■ **Text shown**
────

# How big?



## FalconStorm (Nov 28, 2006)

How big do most rats get? I thought my guys were probably at the largest they would get, but some of the stuff I'm reading on this forum makes me think they might get bigger, especially since they're boys. Could anyone give me some ideas how big I can expect them to get? Thanks.


----------



## ameliaflame (Nov 28, 2006)

Hmm just a sec let me measure my fairly big gal...oooh exactly a foot from tail to nose! So yes, I guess they could get bigger! I thought my girl would get bigger but she never did.


----------



## FalconStorm (Nov 28, 2006)

Hmm. I think my guys might be around that, maybe a little shorter. Of course, they'll fill out some as they mature, I assume, just like any other animal. Cool. Thanks.


----------



## Andrea (Nov 29, 2006)

Males get bigger. I had 2 males once and they were huge. Took 2 hands to lift them at all times and that was a struggle. I think it can depend on the parents also, ive seen males that didnt grow to be no where near the size my 2 were. How old are yours now?


----------



## FalconStorm (Nov 28, 2006)

I think they're fairly young. I adopted them from a pet store that had raised them because the mom gave birth at the store, but I forgot to ask how long ago that was. I'm guessing about two or three months old. Probably hasn't been long since they were weaned.


----------



## Andrea (Nov 29, 2006)

Aww bless. They could still have some growing to do yet then.


----------



## FalconStorm (Nov 28, 2006)

Maybe. I checked with the pet store I adopted them from and the person I talked to says they think they're more like six weeks old...seven, now. I bet they do have some growing to do. I've already noticed them growing some now that I have them on a better diet than the seed stuff the store was feeding them...


----------



## fallinstar (Nov 26, 2006)

my rats are huge my lil girl never grew that big ! ive got a huge scratch on my neck frm my roobs lol


----------



## lunascrest (Dec 6, 2006)

I have a male rat who is gigantic. He's about a foot and 6 inches from nose to tail. He's reeeaaallllyyy old now, he's senile and almost completely blind.


----------



## JennieLove (Jan 2, 2007)

That is one BIG rat! Haha My boys are still growing and all I know is that they are 2lbs+ Since last going to the vets.


----------



## FalconStorm (Nov 28, 2006)

Wow, maybe they'll get a lot bigger. I know they've grown in the month I've had them. They've probably added almost an inch to their length and an inch in girth. One of them is developing crinkly fur on his back, so I wonder if there's some Rex in their lineage. (They're all brothers.)


----------

────

■ **Supplied information**
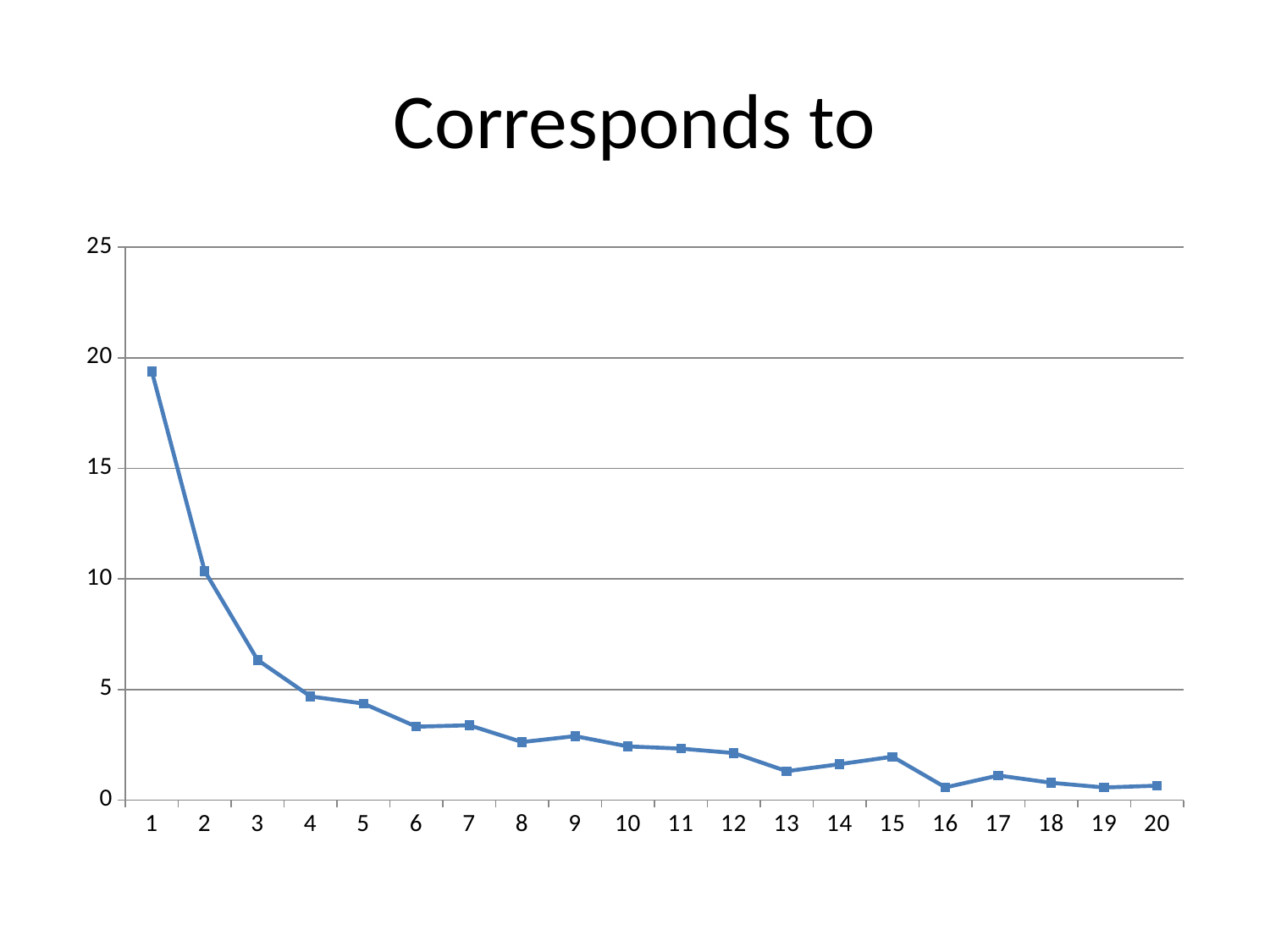
Which x-axis category has the highest value? 1 Is the value at x = 3 greater or less than 5? greater Is the value at x = 13 greater or less than 5? less What is the title of the slide containing the chart? Corresponds to What kind of chart is shown on the slide? line chart Is the value at x = 1 greater or less than 15? greater Which has the larger value, x = 1 or x = 2? 1 How many points are plotted along the x axis? 20 Do the values generally rise or fall as the x axis goes from 1 to 20? fall Which has the larger value, x = 3 or x = 10? 3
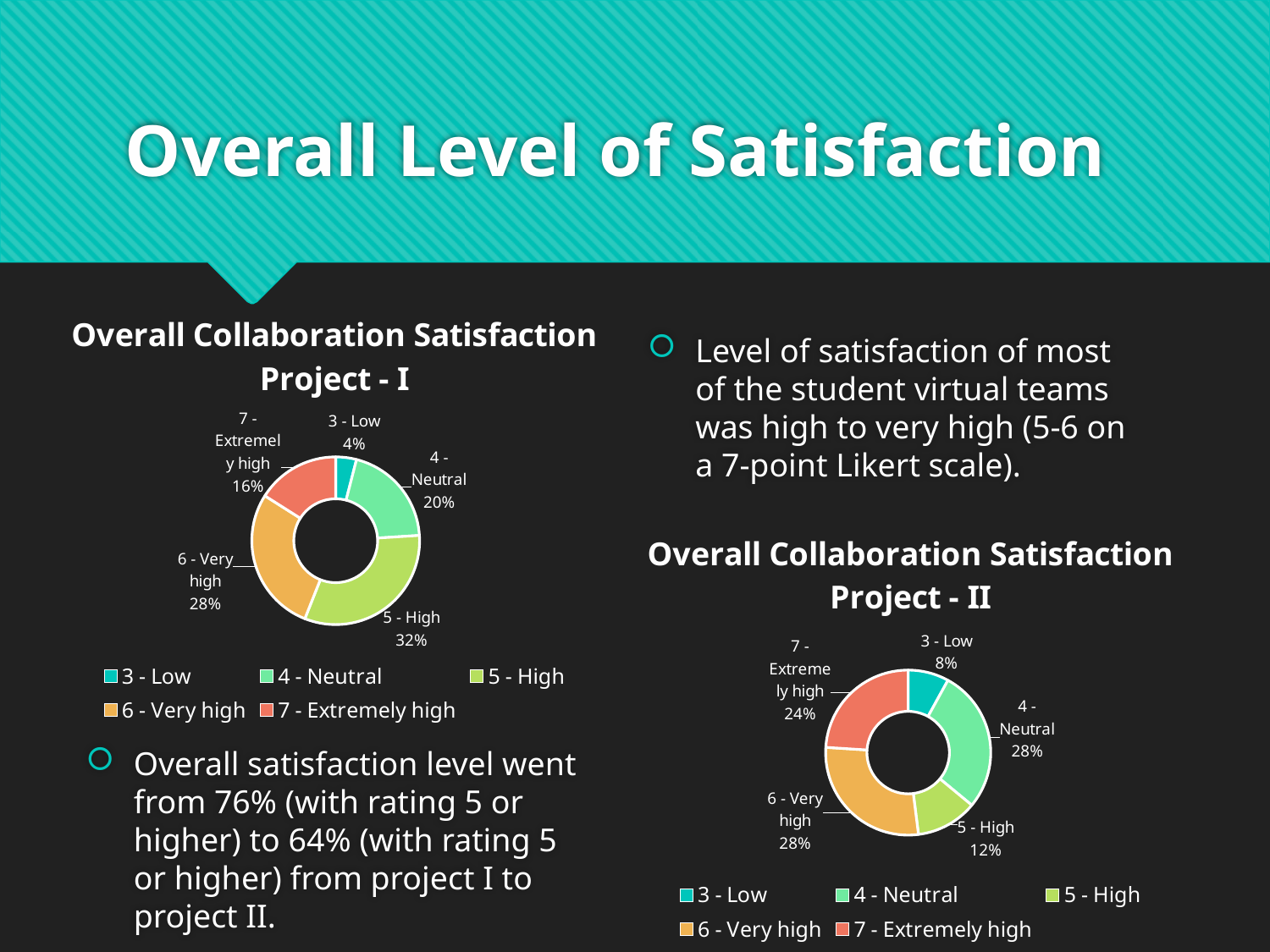
In the Overall Collaboration Satisfaction Project - I chart, what percentage is shown for 7 - Extremely high? 16% In the Overall Collaboration Satisfaction Project - I chart, which is larger: 6 - Very high or 4 - Neutral? 6 - Very high In the Overall Collaboration Satisfaction Project - I chart, what percentage is shown for 5 - High? 32% What kind of chart is the Overall Collaboration Satisfaction Project - I chart? doughnut chart In the Overall Collaboration Satisfaction Project - II chart, what colour is the 7 - Extremely high slice? red/salmon In the Overall Collaboration Satisfaction Project - I chart, which category has the smallest share? 3 - Low In the Overall Collaboration Satisfaction Project - II chart, what is the difference in percentage points between 7 - Extremely high and 5 - High? 12 In the Overall Collaboration Satisfaction Project - I chart, which category has the largest share? 5 - High In the Overall Collaboration Satisfaction Project - II chart, which category has the smallest share? 3 - Low In the Overall Collaboration Satisfaction Project - II chart, what percentage is shown for 5 - High? 12% In the Overall Collaboration Satisfaction Project - II chart, what percentage is shown for 4 - Neutral? 28% How many categories does the Overall Collaboration Satisfaction Project - II chart show? 5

────

■ **Task**
Using the forum thread on rat size, mark each statement yes or no and quote the words of the thread that decide it. (a) ameliaflame's rat measured exactly a foot from tail to nose. (b) The pet store told FalconStorm the rats were about two or three months old. (c) lunascrest's male rat is almost completely blind.

■ **Answer to this problem**
(a) Yes: "exactly a foot from tail to nose!"
(b) No: "they think they're more like six weeks old...seven, now."
(c) Yes: "he's senile and almost completely blind."